An interesting way of reframing this ongoing debate, thank you for your thoughts on this topic. I have been very interested in this tension between explicit instruction and self directed discovery learning lately, which I have recently touched on in a recent article of mine. Would be very curious to hear your take on it. Hope you don't mind me attacking a link here: https://samuelkammin.substack.com/p/the-upper-limit-hypothesis-and-the. My intention with this article was to focus more on the self directed education approach within the context of the microschool movement. Thank you again

Bill McCallum's avatar

Thanks, I read your article. It made me think about the difference between self-directed and unguided. At the Free Spirits school you described it seems that guidance was still available to the students if they chose to study a particular topic. I have a friend who sent his kids to an alternative school where students were free to choose what to study, and I think it worked out well for them. That said, I don't think conventional schools are unnatural. Like other human institutions they are the results of thousands of years of cultural evolution. That doesn't mean we shouldn't try to change them, but it does mean they are hard to change!

Notes on Schools's avatar

Thank you very much for getting back and for your useful feedback. These are all completely valid objections, particularly on the criticism that mainstream education is unnatural. This is where I was keen to present some of these counter points at the end of the article, but I hope to continue exploring these criticisms moving forward, perhaps in a future discussion.

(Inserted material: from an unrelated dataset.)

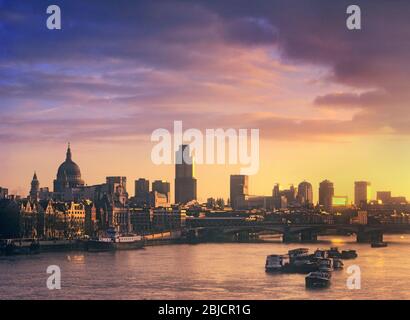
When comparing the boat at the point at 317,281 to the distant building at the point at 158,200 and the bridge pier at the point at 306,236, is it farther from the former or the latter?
the distant building at the point at 158,200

Despite this, it’s worth noting that Free Spirits does offer more structured 1-1 support in areas like maths and English, which can provide those more traditional, scaffolded experiences of progress when needed. So you are absolutely correct with assuming that Free spirits does offer more guided support at times. However, these tuition sessions are more of an optional extra and not offered to all the children.

Thank you again for your feedback, and I look forward to exploring the topic more in the future.

Kristen Smith's avatar

I appreciate the distinction between teachers telling students explanations versus guiding students to explain concepts or solution paths themselves. It’s not surprising to me that teachers just telling explanations doesn’t perform well in the research because students are passive listeners. I think the interesting follow up, though, is how teachers maximize the student discussion. I have tried to explore this in my book in terms of the types of questions teachers ask when debriefing a task, but as a coach I’ve always found this to be the piece teachers struggle with most and I would imagine that how we engage students in these types of discussions matters for learning outcomes.

Steve Trenfield's avatar

Worked examples rating highly is unsurprising too! But I’m shocked at how infrequently I see this instructional move among primarily direct instruction math teachers. I love working examples with students (either after they have grappled with a concept, or just for procedures that are unintuitive). They get to hear my thought process, and I try to show several methods on the same problem.

Jolie Elder's avatar

“Rather, the quality of instruction is a function of teachers’ knowledge and use of mathematical content, teachers’ attention to and handling of students, and students’ engagement in and use of mathematical tasks.” Good teaching is a social skill. When teachers know their students, teachers accurately evaluate when to guide, which hints to give to which students, or how much time to let a student struggle before assisting. I am wondering how much guided discovery works because the student and teacher are directly engaged with each other? How much does the student-teacher ratio affect this?

Bill McCallum's avatar

I would bet that engagement and student-teacher ratio are important variables here!